>> start Entries shown

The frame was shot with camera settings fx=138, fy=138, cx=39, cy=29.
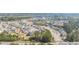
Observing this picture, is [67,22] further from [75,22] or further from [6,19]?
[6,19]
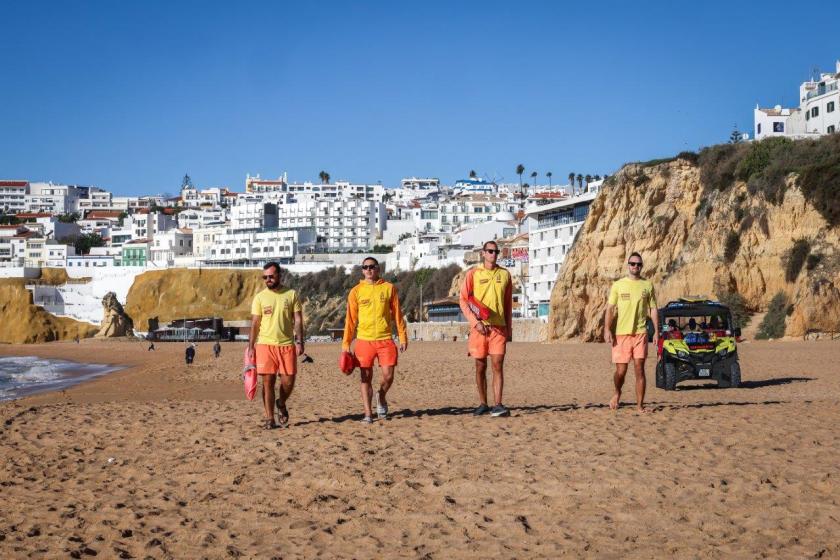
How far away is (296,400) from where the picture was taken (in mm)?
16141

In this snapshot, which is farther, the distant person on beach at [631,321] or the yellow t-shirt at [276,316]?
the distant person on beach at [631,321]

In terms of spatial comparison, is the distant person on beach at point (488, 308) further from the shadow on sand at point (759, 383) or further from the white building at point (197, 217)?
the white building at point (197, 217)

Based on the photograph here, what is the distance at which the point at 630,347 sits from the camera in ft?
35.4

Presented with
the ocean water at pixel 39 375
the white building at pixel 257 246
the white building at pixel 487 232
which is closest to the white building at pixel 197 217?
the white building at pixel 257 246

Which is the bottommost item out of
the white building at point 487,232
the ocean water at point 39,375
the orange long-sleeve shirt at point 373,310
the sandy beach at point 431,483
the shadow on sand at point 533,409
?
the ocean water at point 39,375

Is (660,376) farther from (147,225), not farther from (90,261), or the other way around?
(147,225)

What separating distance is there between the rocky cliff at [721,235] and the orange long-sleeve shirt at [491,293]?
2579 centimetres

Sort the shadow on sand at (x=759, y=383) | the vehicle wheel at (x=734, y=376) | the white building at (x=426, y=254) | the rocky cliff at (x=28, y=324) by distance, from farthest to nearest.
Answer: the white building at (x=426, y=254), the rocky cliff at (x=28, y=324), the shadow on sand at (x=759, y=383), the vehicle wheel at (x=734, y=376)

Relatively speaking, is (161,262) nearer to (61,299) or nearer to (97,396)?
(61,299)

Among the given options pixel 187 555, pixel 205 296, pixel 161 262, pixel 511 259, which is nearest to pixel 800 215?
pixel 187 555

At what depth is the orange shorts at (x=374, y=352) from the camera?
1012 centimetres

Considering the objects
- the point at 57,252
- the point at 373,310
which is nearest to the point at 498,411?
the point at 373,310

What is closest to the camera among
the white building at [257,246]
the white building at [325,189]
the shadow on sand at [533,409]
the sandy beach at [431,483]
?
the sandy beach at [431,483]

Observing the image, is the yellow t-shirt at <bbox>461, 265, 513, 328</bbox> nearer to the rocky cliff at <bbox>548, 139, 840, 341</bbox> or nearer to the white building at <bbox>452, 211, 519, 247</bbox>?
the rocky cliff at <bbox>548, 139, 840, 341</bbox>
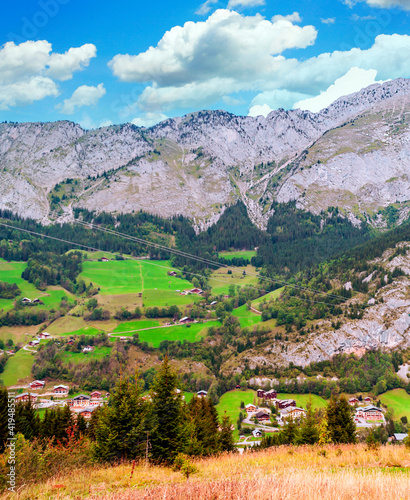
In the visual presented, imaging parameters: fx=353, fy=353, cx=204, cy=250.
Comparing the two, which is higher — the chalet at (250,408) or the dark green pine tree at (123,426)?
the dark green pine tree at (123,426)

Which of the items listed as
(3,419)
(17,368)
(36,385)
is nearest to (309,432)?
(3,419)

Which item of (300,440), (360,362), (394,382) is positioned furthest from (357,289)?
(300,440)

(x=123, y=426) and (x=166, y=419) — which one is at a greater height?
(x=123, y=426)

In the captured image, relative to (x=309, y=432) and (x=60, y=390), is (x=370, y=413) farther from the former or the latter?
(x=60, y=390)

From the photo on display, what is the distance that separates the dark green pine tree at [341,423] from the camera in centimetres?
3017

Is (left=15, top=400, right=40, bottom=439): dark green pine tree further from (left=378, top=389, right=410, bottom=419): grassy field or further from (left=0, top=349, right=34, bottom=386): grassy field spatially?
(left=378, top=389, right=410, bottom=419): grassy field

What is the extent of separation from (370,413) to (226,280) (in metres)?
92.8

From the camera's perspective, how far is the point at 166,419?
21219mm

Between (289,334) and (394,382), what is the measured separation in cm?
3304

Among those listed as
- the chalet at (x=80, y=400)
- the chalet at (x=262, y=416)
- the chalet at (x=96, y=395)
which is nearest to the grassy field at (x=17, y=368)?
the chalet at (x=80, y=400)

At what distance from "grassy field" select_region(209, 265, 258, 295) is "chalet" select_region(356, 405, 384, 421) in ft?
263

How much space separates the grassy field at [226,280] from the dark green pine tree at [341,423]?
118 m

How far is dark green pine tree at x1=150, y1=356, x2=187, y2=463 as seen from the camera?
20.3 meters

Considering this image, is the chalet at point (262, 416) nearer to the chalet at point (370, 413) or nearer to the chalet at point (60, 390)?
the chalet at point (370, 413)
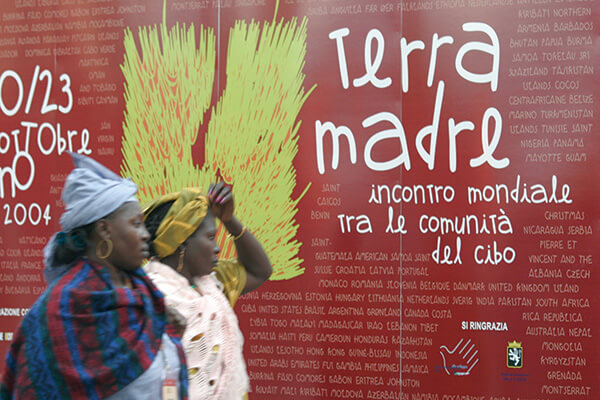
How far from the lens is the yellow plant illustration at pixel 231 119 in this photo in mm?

>> end Entries shown

■ What the task asks
Transcribe all of the records above character for character. Exclude the pictures.

■ Answer to this problem
The frame was shot with camera settings fx=138, fy=138, cx=39, cy=29.
Observing this picture, is [67,22] further from [75,22] or further from [6,19]?
[6,19]
How far away is (296,400) from where the picture was taken (in mm)?
16141

In this snapshot, which is farther, the distant person on beach at [631,321] or the yellow t-shirt at [276,316]?
the distant person on beach at [631,321]

In terms of spatial comparison, is the distant person on beach at point (488, 308) further from the shadow on sand at point (759, 383) or further from the white building at point (197, 217)?
the white building at point (197, 217)

Based on the photograph here, what is the distance at which the point at 630,347 sits from the camera in ft?
35.4

Presented with
the ocean water at pixel 39 375
the white building at pixel 257 246
the white building at pixel 487 232
which is closest to the white building at pixel 197 217?
the white building at pixel 257 246

Which is the bottommost item out of
the white building at point 487,232
the ocean water at point 39,375
the orange long-sleeve shirt at point 373,310
the sandy beach at point 431,483
the shadow on sand at point 533,409
?
the ocean water at point 39,375

Is (660,376) farther from (147,225), not farther from (90,261), or the other way around?
(147,225)

What separating distance is there between the rocky cliff at [721,235] and the orange long-sleeve shirt at [491,293]?
2579 centimetres

Sort the shadow on sand at (x=759, y=383) | the vehicle wheel at (x=734, y=376) | the white building at (x=426, y=254) | the rocky cliff at (x=28, y=324) by distance, from farthest to nearest.
Answer: the white building at (x=426, y=254), the rocky cliff at (x=28, y=324), the shadow on sand at (x=759, y=383), the vehicle wheel at (x=734, y=376)

Relatively speaking, is (161,262) nearer to (61,299) or nearer to (97,396)?
(61,299)

Among the given options pixel 187 555, pixel 205 296, pixel 161 262, pixel 511 259, which is nearest to pixel 800 215?
pixel 187 555

At what depth is the orange shorts at (x=374, y=352) from the camera?
1012 centimetres

Considering the objects
- the point at 57,252
- the point at 373,310
which is nearest to the point at 498,411?
the point at 373,310

What is closest to the camera among
the white building at [257,246]
the white building at [325,189]
the shadow on sand at [533,409]
the sandy beach at [431,483]
?
the sandy beach at [431,483]

Observing the image, is the yellow t-shirt at <bbox>461, 265, 513, 328</bbox> nearer to the rocky cliff at <bbox>548, 139, 840, 341</bbox> or nearer to the white building at <bbox>452, 211, 519, 247</bbox>?
the rocky cliff at <bbox>548, 139, 840, 341</bbox>
In the visual presented, imaging parameters: fx=353, fy=353, cx=204, cy=250.
Comparing the two, which is higher — the chalet at (250,408) or the dark green pine tree at (123,426)?
the dark green pine tree at (123,426)

Which of the items listed as
(3,419)
(17,368)
(36,385)
is nearest to (309,432)?
(3,419)

Which item of (300,440), (360,362), (394,382) is positioned furthest from (357,289)?
(300,440)

(x=123, y=426) and (x=166, y=419) — which one is at a greater height?
(x=123, y=426)

In the captured image, relative to (x=309, y=432) and (x=60, y=390), is (x=370, y=413) farther from the former or the latter?
(x=60, y=390)

From the photo on display, what is the distance that separates the dark green pine tree at [341,423] from the camera in centimetres?
3017

Is (left=15, top=400, right=40, bottom=439): dark green pine tree further from (left=378, top=389, right=410, bottom=419): grassy field or further from (left=0, top=349, right=34, bottom=386): grassy field spatially?
(left=378, top=389, right=410, bottom=419): grassy field

What is the extent of separation from (370,413) to (226,280) (in metres)?
92.8

From the camera's perspective, how far is the point at 166,419?
21219mm

Between (289,334) and (394,382), what is the measured separation in cm?
3304

Among those listed as
- the chalet at (x=80, y=400)
- the chalet at (x=262, y=416)
- the chalet at (x=96, y=395)
which is nearest to the grassy field at (x=17, y=368)?
the chalet at (x=80, y=400)

At what distance from "grassy field" select_region(209, 265, 258, 295) is "chalet" select_region(356, 405, 384, 421) in ft?
263

How much space separates the grassy field at [226,280] from the dark green pine tree at [341,423]?
118 m

How far is dark green pine tree at x1=150, y1=356, x2=187, y2=463 as seen from the camera?
20.3 meters

Considering this image, is the chalet at point (262, 416) nearer to the chalet at point (370, 413) or nearer to the chalet at point (60, 390)?
the chalet at point (370, 413)
How far from the lens is the yellow plant illustration at pixel 231 119 in this photo in mm?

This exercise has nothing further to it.